**To do:**
Please turn all the data below into a numbered list with one entry per line, skipping blank lines and leaving out the pictures.

**Data provided:**
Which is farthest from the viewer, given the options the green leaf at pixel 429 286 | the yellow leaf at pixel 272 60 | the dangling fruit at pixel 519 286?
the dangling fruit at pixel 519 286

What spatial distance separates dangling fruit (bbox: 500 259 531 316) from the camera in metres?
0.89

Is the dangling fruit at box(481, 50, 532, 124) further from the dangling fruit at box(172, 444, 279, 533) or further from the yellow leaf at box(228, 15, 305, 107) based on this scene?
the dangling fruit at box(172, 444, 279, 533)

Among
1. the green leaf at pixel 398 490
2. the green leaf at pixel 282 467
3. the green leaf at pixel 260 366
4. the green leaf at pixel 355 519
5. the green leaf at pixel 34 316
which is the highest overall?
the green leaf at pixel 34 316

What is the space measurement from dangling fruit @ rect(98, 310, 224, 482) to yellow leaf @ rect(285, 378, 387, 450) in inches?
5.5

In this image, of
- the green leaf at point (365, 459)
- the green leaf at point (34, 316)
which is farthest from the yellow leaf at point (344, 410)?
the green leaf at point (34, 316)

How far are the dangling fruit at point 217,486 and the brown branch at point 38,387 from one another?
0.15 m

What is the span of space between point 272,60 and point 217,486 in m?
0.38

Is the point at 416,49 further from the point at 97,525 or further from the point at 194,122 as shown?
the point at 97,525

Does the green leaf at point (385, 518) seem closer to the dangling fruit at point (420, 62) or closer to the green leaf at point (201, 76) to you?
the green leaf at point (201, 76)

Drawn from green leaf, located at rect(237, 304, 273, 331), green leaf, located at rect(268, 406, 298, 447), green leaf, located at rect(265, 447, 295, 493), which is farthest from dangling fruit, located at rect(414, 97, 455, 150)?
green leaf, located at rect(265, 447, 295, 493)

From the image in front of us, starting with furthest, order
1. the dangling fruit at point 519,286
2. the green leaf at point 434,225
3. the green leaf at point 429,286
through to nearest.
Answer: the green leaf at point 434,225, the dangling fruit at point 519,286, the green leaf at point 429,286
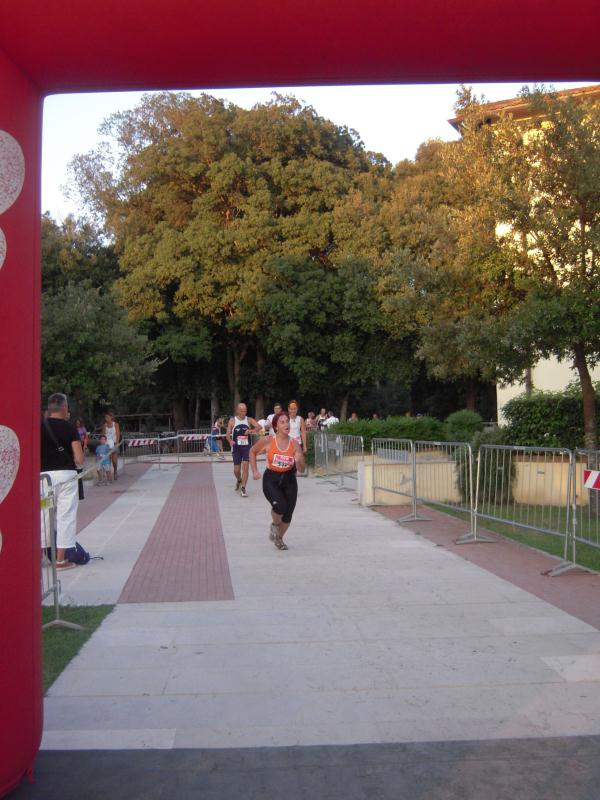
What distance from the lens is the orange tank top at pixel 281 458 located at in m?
10.5

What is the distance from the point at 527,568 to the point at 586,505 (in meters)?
0.93

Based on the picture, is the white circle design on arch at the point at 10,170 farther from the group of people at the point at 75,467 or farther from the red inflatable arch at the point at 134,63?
the group of people at the point at 75,467

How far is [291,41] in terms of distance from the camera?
3732 millimetres

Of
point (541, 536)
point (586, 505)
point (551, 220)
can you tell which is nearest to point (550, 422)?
point (551, 220)

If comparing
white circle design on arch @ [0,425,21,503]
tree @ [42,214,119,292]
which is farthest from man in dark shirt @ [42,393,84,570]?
tree @ [42,214,119,292]

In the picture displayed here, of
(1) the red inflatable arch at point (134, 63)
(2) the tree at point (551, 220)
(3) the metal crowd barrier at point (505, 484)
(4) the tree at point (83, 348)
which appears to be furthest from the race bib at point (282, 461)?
(4) the tree at point (83, 348)

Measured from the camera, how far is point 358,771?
4.08m

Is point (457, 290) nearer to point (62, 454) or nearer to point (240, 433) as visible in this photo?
point (240, 433)

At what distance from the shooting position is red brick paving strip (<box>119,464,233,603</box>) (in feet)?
26.6

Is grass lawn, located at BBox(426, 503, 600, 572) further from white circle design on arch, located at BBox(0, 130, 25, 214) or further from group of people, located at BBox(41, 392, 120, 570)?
white circle design on arch, located at BBox(0, 130, 25, 214)

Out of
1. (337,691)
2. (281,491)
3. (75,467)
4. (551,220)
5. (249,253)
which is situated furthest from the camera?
(249,253)

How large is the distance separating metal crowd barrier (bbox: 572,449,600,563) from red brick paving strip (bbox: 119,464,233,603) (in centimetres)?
370

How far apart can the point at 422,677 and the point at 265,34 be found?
3.87 m

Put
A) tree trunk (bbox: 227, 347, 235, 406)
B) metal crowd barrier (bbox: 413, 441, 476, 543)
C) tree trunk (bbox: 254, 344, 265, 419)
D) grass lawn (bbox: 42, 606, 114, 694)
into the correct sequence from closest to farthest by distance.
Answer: grass lawn (bbox: 42, 606, 114, 694)
metal crowd barrier (bbox: 413, 441, 476, 543)
tree trunk (bbox: 254, 344, 265, 419)
tree trunk (bbox: 227, 347, 235, 406)
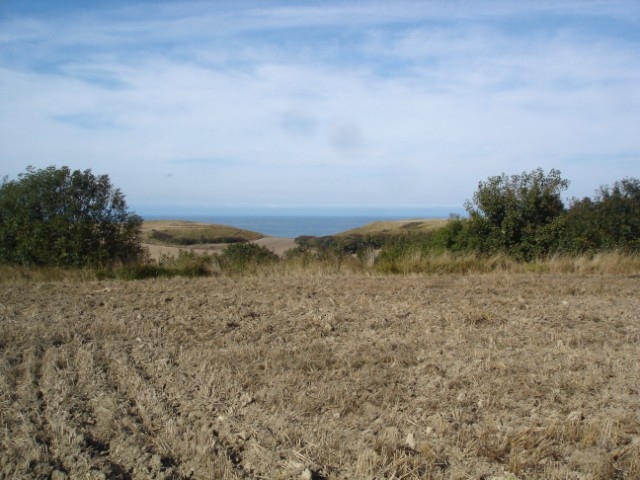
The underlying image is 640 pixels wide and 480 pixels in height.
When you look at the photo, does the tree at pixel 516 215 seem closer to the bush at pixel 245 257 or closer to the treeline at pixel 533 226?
the treeline at pixel 533 226

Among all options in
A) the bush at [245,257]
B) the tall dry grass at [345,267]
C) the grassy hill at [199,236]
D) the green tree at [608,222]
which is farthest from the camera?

**Exercise response:**
1. Which is farthest from the viewer, given the options the green leaf at pixel 429 286 | the yellow leaf at pixel 272 60 | the dangling fruit at pixel 519 286?
2. the dangling fruit at pixel 519 286
3. What spatial distance separates dangling fruit (bbox: 500 259 531 316) from the camera in metres?
4. 0.89
5. Is the dangling fruit at box(481, 50, 532, 124) further from the dangling fruit at box(172, 444, 279, 533) or further from the yellow leaf at box(228, 15, 305, 107) based on this scene?
6. the dangling fruit at box(172, 444, 279, 533)
7. Among
8. 1. the green leaf at pixel 398 490
9. 2. the green leaf at pixel 282 467
10. 3. the green leaf at pixel 260 366
11. 4. the green leaf at pixel 355 519
12. 5. the green leaf at pixel 34 316
13. which is the highest overall?
14. the green leaf at pixel 34 316
15. What is the space measurement from dangling fruit @ rect(98, 310, 224, 482) to yellow leaf @ rect(285, 378, 387, 450) in inches?
16. 5.5
17. In this image, of
18. - the green leaf at point (365, 459)
19. - the green leaf at point (34, 316)
20. which is farthest from the yellow leaf at point (344, 410)?
21. the green leaf at point (34, 316)
22. How far are the dangling fruit at point 217,486 and the brown branch at point 38,387 from one another?
23. 0.15 m
24. What is the span of space between point 272,60 and point 217,486 in m?
25. 0.38
26. Is the point at 416,49 further from the point at 97,525 or further from the point at 194,122 as shown?
27. the point at 97,525
28. Does the green leaf at point (385, 518) seem closer to the dangling fruit at point (420, 62) or closer to the green leaf at point (201, 76) to you?
29. the green leaf at point (201, 76)
30. Drawn from green leaf, located at rect(237, 304, 273, 331), green leaf, located at rect(268, 406, 298, 447), green leaf, located at rect(265, 447, 295, 493), which is farthest from dangling fruit, located at rect(414, 97, 455, 150)?
31. green leaf, located at rect(265, 447, 295, 493)
32. From the image in front of us, starting with furthest, order
33. 1. the dangling fruit at point 519,286
34. 2. the green leaf at point 434,225
35. 3. the green leaf at point 429,286
36. through to nearest.
37. Answer: the green leaf at point 434,225, the dangling fruit at point 519,286, the green leaf at point 429,286
38. What distance from the lens is the orange tank top at pixel 281 458 located at in m?
39. 10.5
40. What is the distance from the point at 527,568 to the point at 586,505 (in meters)?
41. 0.93
42. Based on the picture, is the white circle design on arch at the point at 10,170 farther from the group of people at the point at 75,467 or farther from the red inflatable arch at the point at 134,63?
43. the group of people at the point at 75,467
44. How far is [291,41] in terms of distance from the camera?
45. 3732 millimetres
46. Of
47. point (541, 536)
48. point (586, 505)
49. point (551, 220)
50. can you tell which is nearest to point (550, 422)?
51. point (551, 220)
52. If comparing
53. white circle design on arch @ [0,425,21,503]
54. tree @ [42,214,119,292]
55. which is farthest from man in dark shirt @ [42,393,84,570]?
56. tree @ [42,214,119,292]
57. In the picture displayed here, of
58. (1) the red inflatable arch at point (134, 63)
59. (2) the tree at point (551, 220)
60. (3) the metal crowd barrier at point (505, 484)
61. (4) the tree at point (83, 348)
62. which appears to be furthest from the race bib at point (282, 461)?
63. (4) the tree at point (83, 348)
64. Measured from the camera, how far is point 358,771?
65. 4.08m
66. Is point (457, 290) nearer to point (62, 454) or nearer to point (240, 433) as visible in this photo?
67. point (240, 433)
68. At what distance from the shooting position is red brick paving strip (<box>119,464,233,603</box>) (in feet)?
69. 26.6
70. Is grass lawn, located at BBox(426, 503, 600, 572) further from white circle design on arch, located at BBox(0, 130, 25, 214) or further from group of people, located at BBox(41, 392, 120, 570)?
71. white circle design on arch, located at BBox(0, 130, 25, 214)
72. Out of
73. 1. (337,691)
74. 2. (281,491)
75. 3. (75,467)
76. 4. (551,220)
77. 5. (249,253)
78. which is situated furthest from the camera?
79. (249,253)
80. How large is the distance separating metal crowd barrier (bbox: 572,449,600,563) from red brick paving strip (bbox: 119,464,233,603) (in centimetres)?
81. 370
82. How far apart can the point at 422,677 and the point at 265,34 be found?
83. 3.87 m
84. Put
85. A) tree trunk (bbox: 227, 347, 235, 406)
86. B) metal crowd barrier (bbox: 413, 441, 476, 543)
87. C) tree trunk (bbox: 254, 344, 265, 419)
88. D) grass lawn (bbox: 42, 606, 114, 694)
89. into the correct sequence from closest to farthest by distance.
90. Answer: grass lawn (bbox: 42, 606, 114, 694)
91. metal crowd barrier (bbox: 413, 441, 476, 543)
92. tree trunk (bbox: 254, 344, 265, 419)
93. tree trunk (bbox: 227, 347, 235, 406)
94. The underlying image is 640 pixels wide and 480 pixels in height.
95. When you look at the photo, does the tree at pixel 516 215 seem closer to the bush at pixel 245 257 or closer to the treeline at pixel 533 226?
96. the treeline at pixel 533 226
97. Among all options in
98. A) the bush at [245,257]
99. B) the tall dry grass at [345,267]
100. C) the grassy hill at [199,236]
101. D) the green tree at [608,222]
102. which is farthest from the camera?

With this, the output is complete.